I steeled myself for Tanna’s disapproval. Instead she hesitated, and with some reluctance, as if she’d been hiding a secret, said, “Father has a distant colleague in Amsterdam, in Jordaan—Kees Visser. Some months ago Mister Visser wrote with news of a specimen he thought perfect for Ocean House but did not entrust to the post. He could not bring it himself, being permanently confined to a Bath chair. But he said he would cold-store it, in the hopes that Father might have a chance to go and collect it.” She peered warily at me. “If I’m only mentioning it now, Wash, it’s because Father had no notion of going. We do not know Mister Visser well, whether he is trustworthy or not. But the nature of his claim, it’s so unlikely. We get many such claims, as you know.”
I paused, absorbing this news. She stood before me nervous, as though expecting a dressing-down. Very calmly I said, “What does he say he has?”
“A two-headed cetacean.”
“Born live?”
“Stillborn.”
“It would be a triumph to display such a thing.”
“I myself do not believe him.”
“Conjoined twins do exist in nature, Tanna, though admittedly they are rare.”
“He says it is a beast of two heads yet one brain, with the limbic system divided perfectly between them.”
“Astounding.”
She made no reply, kept walking.
We continued some paces, a spit of rain now in the air. I was not angry with her for withholding this information; I understood the great risk she took in telling me. For here was what I had been awaiting, in my bones—a tangible, feasible reason to visit Amsterdam, something more concrete than the rumour of a lost man.

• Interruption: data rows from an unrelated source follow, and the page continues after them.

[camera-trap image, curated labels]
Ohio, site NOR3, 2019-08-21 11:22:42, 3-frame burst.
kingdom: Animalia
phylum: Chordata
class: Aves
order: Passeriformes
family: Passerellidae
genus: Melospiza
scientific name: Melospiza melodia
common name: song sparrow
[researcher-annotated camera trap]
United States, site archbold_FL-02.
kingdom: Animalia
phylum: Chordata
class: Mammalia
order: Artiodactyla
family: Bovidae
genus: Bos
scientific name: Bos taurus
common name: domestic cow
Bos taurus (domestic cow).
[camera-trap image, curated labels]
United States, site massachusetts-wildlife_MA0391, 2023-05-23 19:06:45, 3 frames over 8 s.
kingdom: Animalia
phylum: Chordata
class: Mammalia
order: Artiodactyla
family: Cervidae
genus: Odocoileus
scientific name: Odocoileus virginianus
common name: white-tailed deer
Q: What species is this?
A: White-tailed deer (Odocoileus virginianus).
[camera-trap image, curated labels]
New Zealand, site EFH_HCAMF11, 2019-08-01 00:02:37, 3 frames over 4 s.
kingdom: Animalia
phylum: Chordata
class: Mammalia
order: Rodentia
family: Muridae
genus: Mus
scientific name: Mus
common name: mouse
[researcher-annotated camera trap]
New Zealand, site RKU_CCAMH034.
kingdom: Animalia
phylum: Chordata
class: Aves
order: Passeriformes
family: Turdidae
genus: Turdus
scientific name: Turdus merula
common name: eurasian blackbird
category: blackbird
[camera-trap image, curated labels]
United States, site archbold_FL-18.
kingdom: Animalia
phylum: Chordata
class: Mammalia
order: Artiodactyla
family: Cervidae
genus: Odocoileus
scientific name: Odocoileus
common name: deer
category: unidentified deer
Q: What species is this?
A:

We shoved open the grimy door of Wolcott and Sons, the bell ringing tinnily. Wood shavings scuttled across the floor, pale as gull’s feathers. Almost instantly Mister Saunders stepped from behind the dark curtain, his hair flecked with lathe shavings, a smile on his pocked face. He was Wolcott’s son-in-law, a tall, lanky redhead from Midlothian, and though he spoke with no trace of accent, one had a sense of his difference. With a boyish wave of the hand he bid us pass through the curtains and led us mumbling to the workshop in back. In this large room stinking of burnt glue, its tables strewn with bottles of paste and great cement plates, a small, begrimed man in a black apron squinted quietly at his work.
“Good morning, Mister Wolcott,” Tanna called out.
Wolcott grunted but did not glance up. Yet we both saw the strong blush cross his cheeks, and were careful not to look at each other. The old man admired Tanna desperately, and in her presence he became abashed, abrupt. I had seen him once socially among only men and he was quite lively then, and talkative.